Chiang stated that President Tsai used a press conference on Aug. 28 to make a decision regarding the health of Taiwanese and the future of the nation. She had not accepted congressional supervision or communicated with local citizens and governments, and she even disregarded the development of the Taiwanese pork industry, he said.

Chiang further claimed that she did not conduct an impact assessment before forcing the public to accept her decision. He pointed out that the KMT announced the referendum during Sunday’s meeting.
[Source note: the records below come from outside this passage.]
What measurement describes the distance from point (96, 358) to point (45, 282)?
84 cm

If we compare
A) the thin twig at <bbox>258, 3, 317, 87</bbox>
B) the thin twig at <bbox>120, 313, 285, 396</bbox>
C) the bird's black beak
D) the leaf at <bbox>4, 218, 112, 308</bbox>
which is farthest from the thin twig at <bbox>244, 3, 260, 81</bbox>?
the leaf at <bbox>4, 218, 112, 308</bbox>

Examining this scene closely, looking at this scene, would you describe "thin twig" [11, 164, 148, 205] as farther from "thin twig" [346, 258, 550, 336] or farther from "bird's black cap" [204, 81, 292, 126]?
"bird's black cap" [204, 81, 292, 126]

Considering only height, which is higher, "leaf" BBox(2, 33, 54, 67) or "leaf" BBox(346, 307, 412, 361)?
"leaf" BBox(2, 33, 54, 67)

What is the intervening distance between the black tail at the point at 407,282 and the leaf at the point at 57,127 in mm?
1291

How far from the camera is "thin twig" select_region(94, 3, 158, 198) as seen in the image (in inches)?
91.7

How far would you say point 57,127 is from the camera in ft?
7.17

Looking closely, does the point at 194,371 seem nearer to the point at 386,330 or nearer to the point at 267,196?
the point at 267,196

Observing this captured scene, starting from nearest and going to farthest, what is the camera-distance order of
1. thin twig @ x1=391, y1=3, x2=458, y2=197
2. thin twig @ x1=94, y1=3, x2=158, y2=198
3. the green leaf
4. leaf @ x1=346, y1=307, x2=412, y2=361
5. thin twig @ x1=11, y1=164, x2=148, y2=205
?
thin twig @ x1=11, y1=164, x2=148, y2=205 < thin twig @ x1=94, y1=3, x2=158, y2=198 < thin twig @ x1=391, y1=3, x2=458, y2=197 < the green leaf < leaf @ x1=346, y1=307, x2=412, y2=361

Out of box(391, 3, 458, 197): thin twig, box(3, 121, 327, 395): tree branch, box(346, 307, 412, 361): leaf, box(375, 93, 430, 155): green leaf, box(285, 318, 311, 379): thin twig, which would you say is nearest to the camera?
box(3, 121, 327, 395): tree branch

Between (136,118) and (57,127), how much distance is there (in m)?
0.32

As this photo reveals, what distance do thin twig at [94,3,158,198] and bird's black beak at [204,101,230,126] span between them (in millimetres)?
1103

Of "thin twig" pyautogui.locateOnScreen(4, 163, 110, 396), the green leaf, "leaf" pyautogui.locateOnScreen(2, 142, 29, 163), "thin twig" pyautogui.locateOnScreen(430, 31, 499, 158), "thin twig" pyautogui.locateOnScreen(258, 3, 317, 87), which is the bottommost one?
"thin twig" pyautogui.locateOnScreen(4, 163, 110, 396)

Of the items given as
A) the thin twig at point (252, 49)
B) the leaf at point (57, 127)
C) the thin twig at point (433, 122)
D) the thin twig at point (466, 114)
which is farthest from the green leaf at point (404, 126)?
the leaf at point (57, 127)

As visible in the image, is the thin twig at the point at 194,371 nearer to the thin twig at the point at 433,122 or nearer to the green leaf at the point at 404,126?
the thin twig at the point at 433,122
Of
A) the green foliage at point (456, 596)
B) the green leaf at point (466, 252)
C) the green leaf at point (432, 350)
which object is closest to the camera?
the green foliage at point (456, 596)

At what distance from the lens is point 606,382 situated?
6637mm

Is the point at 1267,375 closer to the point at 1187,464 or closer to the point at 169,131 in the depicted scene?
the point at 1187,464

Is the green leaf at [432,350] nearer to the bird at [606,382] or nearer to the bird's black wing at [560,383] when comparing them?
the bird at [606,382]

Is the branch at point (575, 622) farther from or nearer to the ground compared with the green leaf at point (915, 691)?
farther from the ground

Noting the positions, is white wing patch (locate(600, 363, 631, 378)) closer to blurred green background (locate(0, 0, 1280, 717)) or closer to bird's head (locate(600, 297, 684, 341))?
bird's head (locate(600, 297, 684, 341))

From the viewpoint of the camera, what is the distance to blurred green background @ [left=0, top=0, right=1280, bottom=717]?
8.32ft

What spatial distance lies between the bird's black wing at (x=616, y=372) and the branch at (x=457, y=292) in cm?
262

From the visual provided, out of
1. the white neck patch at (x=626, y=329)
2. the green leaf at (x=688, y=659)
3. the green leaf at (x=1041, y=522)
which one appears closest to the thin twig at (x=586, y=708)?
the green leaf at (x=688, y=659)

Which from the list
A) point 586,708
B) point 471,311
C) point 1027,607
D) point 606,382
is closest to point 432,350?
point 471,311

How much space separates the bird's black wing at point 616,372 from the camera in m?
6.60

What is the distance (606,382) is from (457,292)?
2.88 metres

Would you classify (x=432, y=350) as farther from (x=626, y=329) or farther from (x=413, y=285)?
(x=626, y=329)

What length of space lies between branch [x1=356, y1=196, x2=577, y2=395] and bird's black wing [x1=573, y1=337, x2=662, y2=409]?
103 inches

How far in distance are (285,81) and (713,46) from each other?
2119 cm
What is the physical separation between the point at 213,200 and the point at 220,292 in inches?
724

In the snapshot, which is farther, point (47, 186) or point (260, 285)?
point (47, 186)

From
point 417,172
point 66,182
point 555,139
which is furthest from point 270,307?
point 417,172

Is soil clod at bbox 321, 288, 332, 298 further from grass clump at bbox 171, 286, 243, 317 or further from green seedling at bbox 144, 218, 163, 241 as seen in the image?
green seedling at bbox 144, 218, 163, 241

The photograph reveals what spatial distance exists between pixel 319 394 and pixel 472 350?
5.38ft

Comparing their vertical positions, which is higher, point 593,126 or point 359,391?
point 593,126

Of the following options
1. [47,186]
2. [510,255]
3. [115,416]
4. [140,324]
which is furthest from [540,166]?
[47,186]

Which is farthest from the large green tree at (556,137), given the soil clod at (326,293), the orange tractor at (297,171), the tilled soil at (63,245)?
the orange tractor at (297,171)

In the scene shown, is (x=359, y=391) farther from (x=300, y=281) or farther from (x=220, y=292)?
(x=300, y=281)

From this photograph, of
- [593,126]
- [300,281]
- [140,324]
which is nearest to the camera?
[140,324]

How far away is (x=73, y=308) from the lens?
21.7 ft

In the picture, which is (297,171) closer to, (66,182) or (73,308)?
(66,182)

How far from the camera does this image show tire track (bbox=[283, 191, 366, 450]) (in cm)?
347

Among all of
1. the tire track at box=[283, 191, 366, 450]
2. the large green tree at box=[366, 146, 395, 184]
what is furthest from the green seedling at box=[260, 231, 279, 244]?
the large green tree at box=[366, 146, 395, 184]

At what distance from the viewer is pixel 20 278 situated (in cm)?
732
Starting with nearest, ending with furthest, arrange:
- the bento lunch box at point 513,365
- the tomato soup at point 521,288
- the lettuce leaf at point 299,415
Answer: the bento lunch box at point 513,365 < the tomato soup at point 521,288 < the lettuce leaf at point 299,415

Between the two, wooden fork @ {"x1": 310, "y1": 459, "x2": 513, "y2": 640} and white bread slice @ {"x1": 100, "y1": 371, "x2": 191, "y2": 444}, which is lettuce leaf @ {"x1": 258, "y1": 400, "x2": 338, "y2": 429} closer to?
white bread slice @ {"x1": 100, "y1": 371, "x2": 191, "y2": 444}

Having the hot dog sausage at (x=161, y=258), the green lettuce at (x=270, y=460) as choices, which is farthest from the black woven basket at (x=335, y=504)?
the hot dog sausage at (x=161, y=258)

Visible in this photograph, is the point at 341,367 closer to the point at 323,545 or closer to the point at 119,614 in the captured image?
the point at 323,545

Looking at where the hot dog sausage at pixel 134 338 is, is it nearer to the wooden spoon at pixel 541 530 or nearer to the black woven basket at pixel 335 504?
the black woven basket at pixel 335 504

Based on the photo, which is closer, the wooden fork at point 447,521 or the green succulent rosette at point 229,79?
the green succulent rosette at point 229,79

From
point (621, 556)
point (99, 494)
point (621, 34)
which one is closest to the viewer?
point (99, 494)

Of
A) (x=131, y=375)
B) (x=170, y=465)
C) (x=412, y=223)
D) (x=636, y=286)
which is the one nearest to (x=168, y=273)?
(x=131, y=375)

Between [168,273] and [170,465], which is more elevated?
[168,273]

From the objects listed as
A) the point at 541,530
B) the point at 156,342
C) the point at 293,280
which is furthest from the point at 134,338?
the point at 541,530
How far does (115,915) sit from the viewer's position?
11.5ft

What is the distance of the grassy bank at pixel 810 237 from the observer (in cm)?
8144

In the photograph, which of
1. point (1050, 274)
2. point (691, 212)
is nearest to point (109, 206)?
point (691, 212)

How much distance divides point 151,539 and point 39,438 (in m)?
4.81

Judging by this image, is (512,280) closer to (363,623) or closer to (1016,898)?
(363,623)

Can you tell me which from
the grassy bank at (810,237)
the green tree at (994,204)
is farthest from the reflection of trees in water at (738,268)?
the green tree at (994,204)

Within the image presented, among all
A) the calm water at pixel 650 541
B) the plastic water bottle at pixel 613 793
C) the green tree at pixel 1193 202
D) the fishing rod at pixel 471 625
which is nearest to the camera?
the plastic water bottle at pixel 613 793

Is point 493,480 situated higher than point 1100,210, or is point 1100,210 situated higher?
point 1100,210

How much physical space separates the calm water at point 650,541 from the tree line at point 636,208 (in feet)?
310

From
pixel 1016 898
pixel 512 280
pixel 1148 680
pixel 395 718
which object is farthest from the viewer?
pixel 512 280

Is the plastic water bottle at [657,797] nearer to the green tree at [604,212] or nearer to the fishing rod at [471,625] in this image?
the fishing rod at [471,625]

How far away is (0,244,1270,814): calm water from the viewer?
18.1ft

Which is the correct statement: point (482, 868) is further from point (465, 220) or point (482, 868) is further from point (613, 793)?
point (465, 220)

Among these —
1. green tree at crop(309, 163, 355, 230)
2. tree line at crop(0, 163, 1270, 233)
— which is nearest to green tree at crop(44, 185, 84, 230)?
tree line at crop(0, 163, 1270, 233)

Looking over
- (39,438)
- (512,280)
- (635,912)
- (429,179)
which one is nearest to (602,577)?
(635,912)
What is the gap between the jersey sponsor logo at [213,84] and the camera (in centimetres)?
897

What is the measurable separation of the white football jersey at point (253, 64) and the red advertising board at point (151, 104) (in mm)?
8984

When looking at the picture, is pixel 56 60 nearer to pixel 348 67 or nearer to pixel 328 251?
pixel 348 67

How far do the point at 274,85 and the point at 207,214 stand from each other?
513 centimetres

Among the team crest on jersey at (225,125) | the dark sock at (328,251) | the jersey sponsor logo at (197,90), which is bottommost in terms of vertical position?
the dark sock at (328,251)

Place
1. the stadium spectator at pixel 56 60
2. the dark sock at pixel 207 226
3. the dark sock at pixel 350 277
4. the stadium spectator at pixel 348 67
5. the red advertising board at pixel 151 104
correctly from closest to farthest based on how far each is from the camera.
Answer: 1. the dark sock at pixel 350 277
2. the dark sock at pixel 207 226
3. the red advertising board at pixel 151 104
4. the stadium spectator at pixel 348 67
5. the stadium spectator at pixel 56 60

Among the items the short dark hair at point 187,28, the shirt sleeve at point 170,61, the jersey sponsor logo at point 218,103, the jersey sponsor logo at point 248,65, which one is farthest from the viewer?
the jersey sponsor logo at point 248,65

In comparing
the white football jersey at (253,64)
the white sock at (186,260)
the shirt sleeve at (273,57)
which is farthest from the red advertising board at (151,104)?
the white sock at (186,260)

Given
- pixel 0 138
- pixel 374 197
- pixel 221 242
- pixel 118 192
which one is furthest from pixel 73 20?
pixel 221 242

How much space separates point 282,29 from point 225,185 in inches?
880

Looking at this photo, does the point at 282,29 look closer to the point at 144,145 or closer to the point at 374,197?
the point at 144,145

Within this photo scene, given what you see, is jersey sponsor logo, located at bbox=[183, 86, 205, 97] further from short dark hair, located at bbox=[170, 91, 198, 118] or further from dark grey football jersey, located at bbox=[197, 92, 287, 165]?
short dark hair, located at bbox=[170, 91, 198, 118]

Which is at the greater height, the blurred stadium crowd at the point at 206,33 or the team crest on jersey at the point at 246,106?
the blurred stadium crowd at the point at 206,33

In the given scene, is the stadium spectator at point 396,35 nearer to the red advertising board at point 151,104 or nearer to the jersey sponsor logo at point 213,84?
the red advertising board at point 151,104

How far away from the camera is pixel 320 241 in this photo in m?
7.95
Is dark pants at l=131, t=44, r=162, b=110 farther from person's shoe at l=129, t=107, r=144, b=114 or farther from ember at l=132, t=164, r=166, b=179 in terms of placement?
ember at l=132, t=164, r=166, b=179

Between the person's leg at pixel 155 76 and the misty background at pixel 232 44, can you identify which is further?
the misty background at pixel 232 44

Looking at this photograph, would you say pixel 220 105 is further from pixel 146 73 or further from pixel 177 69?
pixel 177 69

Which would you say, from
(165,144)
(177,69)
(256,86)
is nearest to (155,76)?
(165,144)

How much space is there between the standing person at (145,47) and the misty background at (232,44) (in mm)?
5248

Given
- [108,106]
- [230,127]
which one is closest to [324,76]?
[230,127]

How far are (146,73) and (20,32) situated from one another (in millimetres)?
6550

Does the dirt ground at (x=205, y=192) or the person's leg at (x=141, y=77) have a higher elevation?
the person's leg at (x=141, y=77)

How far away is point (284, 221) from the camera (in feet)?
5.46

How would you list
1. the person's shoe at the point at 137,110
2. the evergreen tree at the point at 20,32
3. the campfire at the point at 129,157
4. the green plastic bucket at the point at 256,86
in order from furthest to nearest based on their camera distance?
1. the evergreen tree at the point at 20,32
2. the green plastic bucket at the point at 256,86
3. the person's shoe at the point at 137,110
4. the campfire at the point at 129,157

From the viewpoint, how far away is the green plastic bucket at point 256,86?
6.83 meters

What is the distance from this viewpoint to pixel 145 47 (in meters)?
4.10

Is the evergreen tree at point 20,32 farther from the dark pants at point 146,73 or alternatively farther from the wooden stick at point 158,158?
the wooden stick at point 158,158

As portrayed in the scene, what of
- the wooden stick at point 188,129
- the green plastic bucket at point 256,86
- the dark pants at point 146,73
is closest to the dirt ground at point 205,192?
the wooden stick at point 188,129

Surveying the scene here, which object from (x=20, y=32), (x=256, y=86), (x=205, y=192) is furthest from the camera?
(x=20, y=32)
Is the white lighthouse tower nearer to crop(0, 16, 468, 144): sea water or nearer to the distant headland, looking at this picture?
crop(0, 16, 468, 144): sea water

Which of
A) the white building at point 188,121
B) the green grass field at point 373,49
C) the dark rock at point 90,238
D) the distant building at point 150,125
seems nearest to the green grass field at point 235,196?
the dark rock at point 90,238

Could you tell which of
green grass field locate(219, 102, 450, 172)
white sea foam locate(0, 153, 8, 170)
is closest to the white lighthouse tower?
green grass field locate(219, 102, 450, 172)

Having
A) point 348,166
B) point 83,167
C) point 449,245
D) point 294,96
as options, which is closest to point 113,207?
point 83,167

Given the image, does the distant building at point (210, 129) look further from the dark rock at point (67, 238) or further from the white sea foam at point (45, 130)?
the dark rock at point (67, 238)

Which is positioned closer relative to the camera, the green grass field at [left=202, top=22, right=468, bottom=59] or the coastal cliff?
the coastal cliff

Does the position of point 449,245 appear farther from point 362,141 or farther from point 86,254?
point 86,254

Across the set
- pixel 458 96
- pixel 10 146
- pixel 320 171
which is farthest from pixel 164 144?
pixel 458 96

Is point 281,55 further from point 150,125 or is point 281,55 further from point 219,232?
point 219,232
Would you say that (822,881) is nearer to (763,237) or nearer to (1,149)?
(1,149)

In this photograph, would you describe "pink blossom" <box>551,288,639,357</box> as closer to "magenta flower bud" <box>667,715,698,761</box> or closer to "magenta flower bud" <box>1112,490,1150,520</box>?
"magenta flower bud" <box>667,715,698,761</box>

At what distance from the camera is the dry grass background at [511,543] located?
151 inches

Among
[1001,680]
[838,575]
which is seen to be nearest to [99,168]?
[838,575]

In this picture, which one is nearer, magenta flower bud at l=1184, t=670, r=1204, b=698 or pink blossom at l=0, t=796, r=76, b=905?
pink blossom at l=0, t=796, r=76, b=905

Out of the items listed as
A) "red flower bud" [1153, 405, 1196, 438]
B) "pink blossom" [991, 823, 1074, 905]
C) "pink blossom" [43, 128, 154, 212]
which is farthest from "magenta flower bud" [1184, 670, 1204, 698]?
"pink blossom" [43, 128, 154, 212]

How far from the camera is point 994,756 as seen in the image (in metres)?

Starting Sept. 12, the party will travel throughout Taiwan to spread the word about the grave injustice, Chiang said. He added that he hopes Taiwanese will stand up and take back their rights next year by saying no to the Tsai government.

In addition, Chang pointed out that Yunlin is a pig-raising county, with 40 percent of the country’s pork grown there. She lamented that the Tsai administration had announced the relaxation of the regulations on American pork imports with an executive order.

Chang also said Tsai had made repeated mistakes and criticized the Council of Agriculture, which protects the rights and interests of pig farmers, as well as the Ministry of Health and Welfare, which maintains the country’s food safety standards.

“Once she rose to power, she forgot what she once stood for,” the commissioner said.